# Your instructions
What should be copied is the stretch of entries below from the line with "I capelli grigi" up to and including the line with "Watch How to Make Polymer Clay Cats video", exactly and without images.

# Exercise input
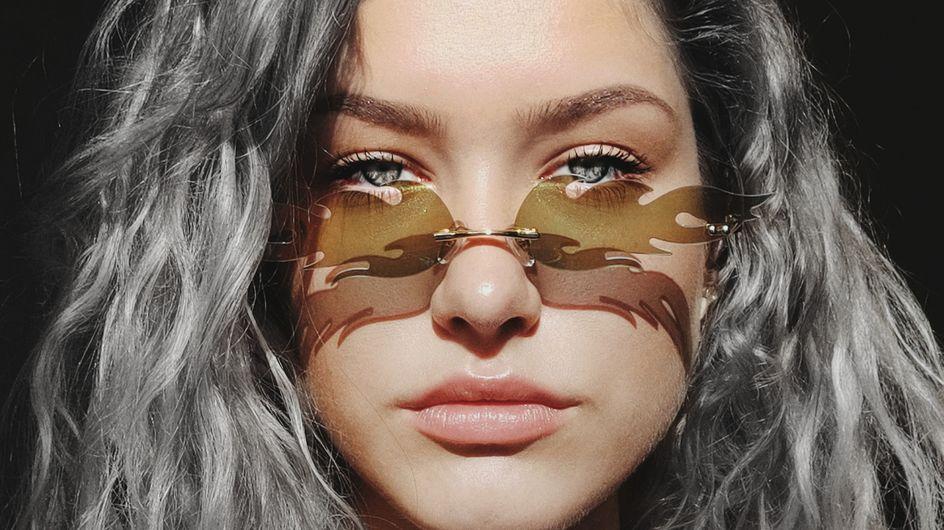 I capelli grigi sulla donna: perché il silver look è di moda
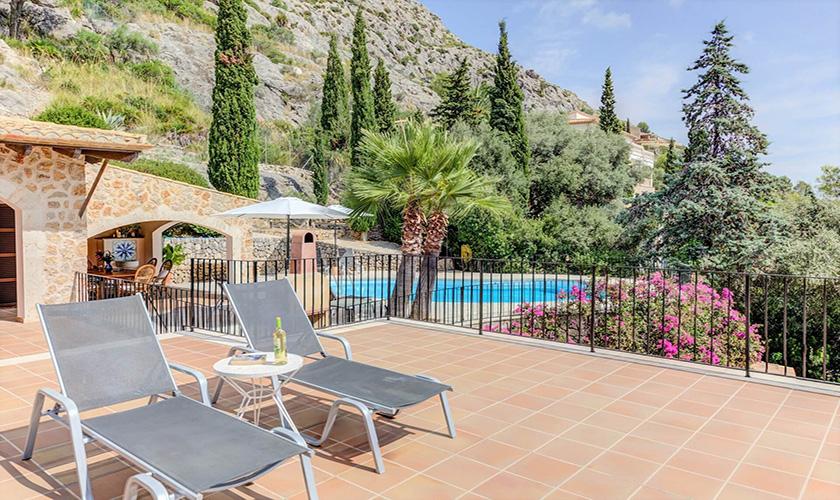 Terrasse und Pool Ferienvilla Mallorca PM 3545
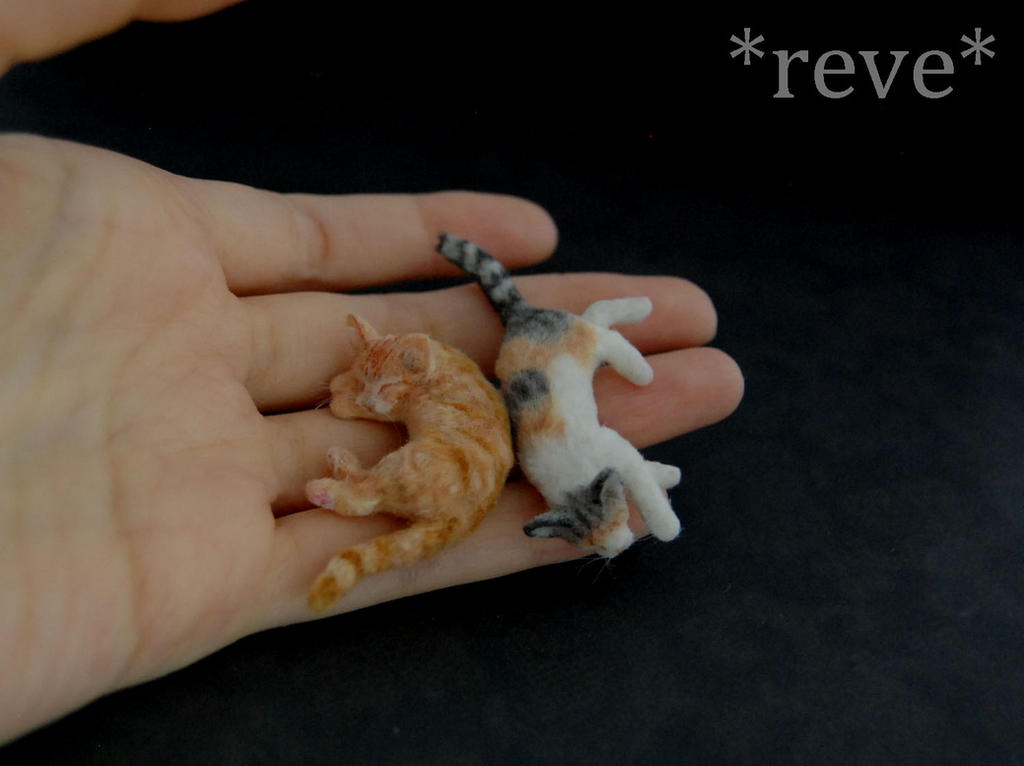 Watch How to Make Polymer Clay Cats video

...

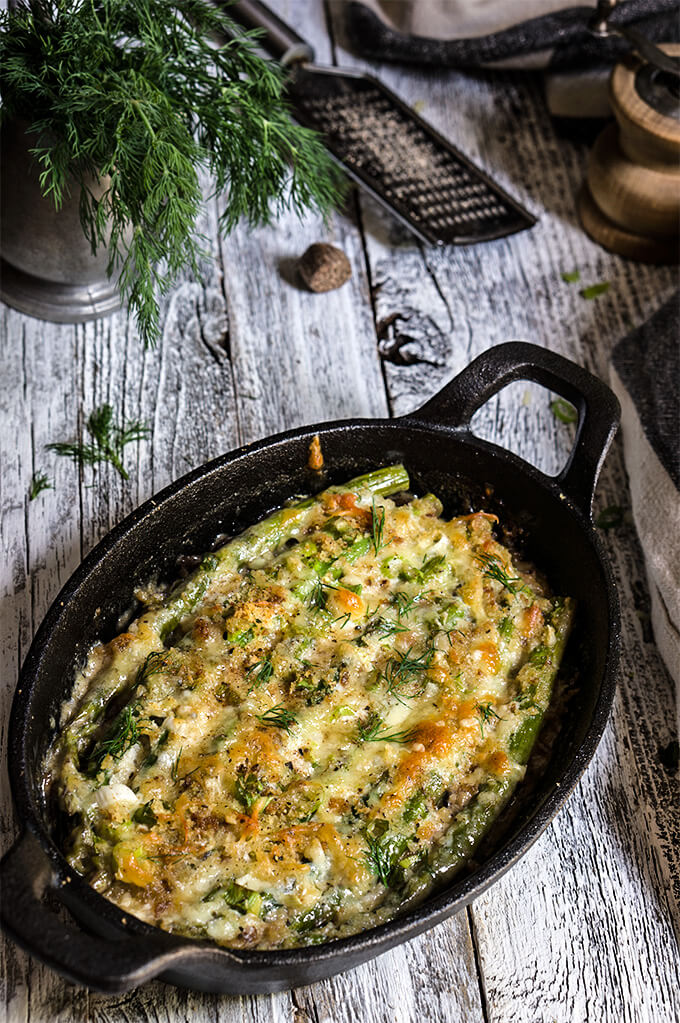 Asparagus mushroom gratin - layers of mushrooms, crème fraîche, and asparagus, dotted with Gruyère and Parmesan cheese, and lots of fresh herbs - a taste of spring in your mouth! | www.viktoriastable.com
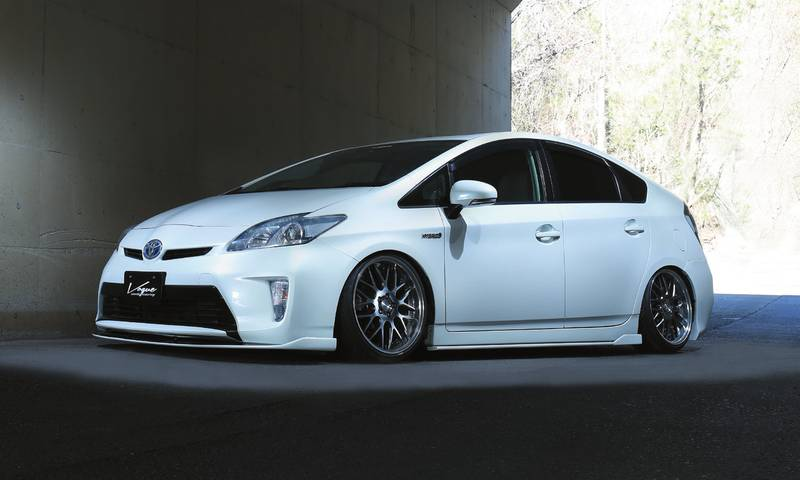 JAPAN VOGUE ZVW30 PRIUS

# Solution to the problem
 I capelli grigi sulla donna: perché il silver look è di moda
 Terrasse und Pool Ferienvilla Mallorca PM 3545
 Watch How to Make Polymer Clay Cats video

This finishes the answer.